In a move that could mark a watershed for research into the benefits of marijuana, the federal government has approved a study of whether weed helps veterans who suffer from post-traumatic stress disorder.
Though PTSD is only one condition among many that weed may benefit, the green light from the Obama administration could change everything for those who want to study pot. For the first time, the government has signaled a shifting attitude toward cannabis research.
Until now, that research has been essentially impossible. That’s because an agency known as the National Institute on Drug Abuse controls access to the government’s marijuana farm in Mississippi, the only sanctioned source of weed for research.
That agency exists to combat drug use, so it has long stopped any investigation of marijuana’s benefits. Only anti-drug research has been allowed.
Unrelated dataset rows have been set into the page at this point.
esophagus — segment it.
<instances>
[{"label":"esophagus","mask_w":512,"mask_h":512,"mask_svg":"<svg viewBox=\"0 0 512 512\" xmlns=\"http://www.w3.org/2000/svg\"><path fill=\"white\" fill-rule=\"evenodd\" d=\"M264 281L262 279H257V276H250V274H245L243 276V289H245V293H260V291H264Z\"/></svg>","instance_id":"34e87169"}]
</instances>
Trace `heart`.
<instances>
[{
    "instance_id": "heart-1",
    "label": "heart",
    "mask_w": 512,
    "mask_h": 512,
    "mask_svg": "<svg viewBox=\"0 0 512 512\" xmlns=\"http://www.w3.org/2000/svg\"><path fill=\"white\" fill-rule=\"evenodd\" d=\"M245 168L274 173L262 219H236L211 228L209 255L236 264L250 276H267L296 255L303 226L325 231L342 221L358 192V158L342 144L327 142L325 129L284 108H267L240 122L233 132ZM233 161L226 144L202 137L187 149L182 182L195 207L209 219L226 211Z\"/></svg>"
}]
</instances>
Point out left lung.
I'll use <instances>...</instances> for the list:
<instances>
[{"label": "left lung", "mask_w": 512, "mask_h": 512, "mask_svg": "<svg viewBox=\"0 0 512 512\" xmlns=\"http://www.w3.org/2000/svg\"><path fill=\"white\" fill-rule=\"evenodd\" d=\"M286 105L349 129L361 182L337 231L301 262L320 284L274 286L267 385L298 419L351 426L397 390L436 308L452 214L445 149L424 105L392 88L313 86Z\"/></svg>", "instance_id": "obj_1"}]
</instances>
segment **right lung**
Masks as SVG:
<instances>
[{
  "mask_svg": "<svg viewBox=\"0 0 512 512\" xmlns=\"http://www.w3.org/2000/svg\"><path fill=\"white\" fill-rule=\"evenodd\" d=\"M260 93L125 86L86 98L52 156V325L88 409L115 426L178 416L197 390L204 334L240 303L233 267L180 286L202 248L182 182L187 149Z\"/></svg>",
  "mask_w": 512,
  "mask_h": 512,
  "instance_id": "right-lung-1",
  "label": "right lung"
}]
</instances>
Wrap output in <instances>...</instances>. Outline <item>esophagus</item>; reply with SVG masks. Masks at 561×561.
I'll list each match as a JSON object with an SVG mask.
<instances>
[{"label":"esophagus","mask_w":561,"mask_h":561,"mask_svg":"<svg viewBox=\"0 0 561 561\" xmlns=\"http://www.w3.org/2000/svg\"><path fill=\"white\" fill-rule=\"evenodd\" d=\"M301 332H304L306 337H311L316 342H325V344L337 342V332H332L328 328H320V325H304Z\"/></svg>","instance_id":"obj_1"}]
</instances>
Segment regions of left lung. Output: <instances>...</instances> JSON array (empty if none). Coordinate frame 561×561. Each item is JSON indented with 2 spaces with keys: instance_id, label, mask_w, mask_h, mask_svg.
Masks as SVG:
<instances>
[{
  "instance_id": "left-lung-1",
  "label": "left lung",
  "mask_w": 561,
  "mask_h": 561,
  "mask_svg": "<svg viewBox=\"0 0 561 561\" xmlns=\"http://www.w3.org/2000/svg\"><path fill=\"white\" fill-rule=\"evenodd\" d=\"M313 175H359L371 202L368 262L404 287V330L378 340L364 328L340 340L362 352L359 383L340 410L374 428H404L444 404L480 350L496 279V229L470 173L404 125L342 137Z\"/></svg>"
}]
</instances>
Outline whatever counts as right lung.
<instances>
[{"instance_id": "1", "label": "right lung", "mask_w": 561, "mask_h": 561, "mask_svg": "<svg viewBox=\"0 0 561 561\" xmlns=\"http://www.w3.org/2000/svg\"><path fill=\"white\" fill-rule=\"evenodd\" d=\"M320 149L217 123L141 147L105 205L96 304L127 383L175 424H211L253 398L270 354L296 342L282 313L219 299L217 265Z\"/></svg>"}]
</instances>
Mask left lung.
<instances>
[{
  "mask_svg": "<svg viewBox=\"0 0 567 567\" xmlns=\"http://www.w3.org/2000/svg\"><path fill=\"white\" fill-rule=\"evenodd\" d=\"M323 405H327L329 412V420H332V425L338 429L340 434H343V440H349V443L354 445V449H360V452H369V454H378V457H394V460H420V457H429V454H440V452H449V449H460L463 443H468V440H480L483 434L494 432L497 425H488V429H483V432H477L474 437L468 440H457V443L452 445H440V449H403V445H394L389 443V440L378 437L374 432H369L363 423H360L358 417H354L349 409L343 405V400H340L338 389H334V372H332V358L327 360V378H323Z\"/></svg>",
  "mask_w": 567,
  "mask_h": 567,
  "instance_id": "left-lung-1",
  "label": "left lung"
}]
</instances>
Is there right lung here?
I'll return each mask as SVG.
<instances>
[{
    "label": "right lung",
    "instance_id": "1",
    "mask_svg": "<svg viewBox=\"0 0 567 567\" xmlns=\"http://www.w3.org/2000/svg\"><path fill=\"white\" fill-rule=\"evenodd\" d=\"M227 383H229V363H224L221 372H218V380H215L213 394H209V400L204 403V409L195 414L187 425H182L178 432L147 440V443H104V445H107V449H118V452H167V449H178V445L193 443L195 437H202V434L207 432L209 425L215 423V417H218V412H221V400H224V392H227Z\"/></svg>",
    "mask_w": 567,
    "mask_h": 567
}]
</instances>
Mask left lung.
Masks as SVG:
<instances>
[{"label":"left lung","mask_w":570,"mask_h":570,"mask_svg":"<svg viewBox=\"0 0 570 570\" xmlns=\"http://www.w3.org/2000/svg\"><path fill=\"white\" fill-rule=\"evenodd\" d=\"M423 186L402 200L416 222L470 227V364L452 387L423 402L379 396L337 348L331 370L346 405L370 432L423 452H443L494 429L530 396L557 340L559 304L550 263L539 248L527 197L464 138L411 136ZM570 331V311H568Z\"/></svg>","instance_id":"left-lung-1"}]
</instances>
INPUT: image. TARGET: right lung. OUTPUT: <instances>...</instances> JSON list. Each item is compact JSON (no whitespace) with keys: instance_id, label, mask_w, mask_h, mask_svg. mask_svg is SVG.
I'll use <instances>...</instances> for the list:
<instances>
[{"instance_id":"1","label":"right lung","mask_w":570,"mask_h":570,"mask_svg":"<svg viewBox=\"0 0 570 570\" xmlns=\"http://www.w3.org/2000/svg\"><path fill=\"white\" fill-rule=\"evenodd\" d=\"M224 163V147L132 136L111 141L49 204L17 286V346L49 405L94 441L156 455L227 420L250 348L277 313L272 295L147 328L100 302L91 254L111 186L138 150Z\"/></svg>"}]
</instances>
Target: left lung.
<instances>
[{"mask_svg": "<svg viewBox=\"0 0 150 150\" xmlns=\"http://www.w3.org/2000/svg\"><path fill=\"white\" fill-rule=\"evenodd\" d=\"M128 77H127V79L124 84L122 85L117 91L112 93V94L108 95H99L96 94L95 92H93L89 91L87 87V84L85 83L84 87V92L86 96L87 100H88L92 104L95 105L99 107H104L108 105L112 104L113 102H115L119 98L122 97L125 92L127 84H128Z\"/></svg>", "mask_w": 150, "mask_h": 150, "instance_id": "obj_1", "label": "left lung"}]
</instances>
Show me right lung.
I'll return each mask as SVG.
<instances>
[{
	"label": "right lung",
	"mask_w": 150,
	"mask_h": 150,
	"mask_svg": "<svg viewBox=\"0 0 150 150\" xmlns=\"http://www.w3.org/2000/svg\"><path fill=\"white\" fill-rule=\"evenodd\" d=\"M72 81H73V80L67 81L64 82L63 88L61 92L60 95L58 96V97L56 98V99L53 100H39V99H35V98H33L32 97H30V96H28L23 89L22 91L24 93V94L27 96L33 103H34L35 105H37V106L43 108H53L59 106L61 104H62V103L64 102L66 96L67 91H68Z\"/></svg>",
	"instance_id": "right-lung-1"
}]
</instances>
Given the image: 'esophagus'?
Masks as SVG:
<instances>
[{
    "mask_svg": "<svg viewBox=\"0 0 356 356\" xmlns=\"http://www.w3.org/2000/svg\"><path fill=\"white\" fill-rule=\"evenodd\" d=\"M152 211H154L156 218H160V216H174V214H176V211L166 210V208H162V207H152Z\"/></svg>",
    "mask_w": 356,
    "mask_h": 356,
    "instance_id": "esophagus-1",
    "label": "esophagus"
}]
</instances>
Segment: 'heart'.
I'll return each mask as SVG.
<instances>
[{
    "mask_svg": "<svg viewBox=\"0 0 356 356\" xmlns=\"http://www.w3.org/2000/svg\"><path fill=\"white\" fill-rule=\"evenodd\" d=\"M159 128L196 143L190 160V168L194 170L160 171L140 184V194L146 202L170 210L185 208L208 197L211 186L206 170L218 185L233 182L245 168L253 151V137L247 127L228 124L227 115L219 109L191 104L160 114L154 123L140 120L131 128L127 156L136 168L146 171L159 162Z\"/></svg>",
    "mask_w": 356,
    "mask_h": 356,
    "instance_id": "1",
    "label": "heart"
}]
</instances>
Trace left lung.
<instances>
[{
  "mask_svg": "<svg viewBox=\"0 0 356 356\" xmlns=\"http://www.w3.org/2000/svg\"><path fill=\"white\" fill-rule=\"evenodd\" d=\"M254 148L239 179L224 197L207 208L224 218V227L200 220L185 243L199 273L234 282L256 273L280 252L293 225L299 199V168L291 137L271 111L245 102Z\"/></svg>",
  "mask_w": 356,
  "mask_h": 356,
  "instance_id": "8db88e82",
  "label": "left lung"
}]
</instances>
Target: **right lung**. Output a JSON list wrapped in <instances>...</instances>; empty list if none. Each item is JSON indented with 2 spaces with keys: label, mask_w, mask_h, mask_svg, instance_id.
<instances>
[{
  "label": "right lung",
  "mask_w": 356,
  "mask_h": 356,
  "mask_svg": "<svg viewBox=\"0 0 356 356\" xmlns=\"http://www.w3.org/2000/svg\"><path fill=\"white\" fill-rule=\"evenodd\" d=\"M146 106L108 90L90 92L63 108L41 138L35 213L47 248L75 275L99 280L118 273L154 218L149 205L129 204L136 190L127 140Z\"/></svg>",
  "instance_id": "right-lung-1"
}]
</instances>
That two-faced policy – scientific research placed in the hands of an agency that opposes scientific research – has left researchers in the United States with no practical way to study weed’s effects. And without that investigation, political leaders have no information on which to base rational decisions.
“This is a great day,” said Suzanne A. Sisley, the Arizona researcher behind the study and clinical assistant professor of psychology at the University of Arizona College of Medicine. “The merits of a rigorous scientific trial have finally trumped politics.”
Sisley said she had tried for three years to get the OK to start her study at the university. It was approved by the Food and Drug Administration but stalled at the National Institute on Drug Abuse.
“We never relented,” she said. “But most other scientists have chosen not to even apply. The process is so onerous. With the implementation of this study and the data generated, this could lead to other crucial research projects.”
Government officials said they haven’t changed policy – Sisley just met the burden they impose for studying illegal drugs. In a letter, a review panel told her she had made “significant changes” that merited approval.
News of the decision drew praise from marijuana proponents, who said it was a sign of the changing times.
“The politics are shifting,” said Rick Doblin, executive director of the Multidisciplinary Association for Psychedelic Studies, a California organization that raises money for studies such as Sisley’s.
More than 80 percent of Americans support medical weed, yet even in states where it’s legal, research is largely out of reach. Some small-scale studies have been done, but serious, controlled research has been impossible.
For that reason, it has fallen mostly to Israel and a handful of other countries to examine pot’s medical qualities. American scientists and political reformers have pleaded with the government for years to end the embargo.
“You have an impossible burden,” said U.S. Rep. Earl Blumenauer of Oregon, who has joined other members of congress in pressing Obama to make pot more accessible to scientists. “These are not people who are going to be involved with some clandestine production of the drug or do something nefarious. They are trying to do scientific research that will add to the body of knowledge and safety.”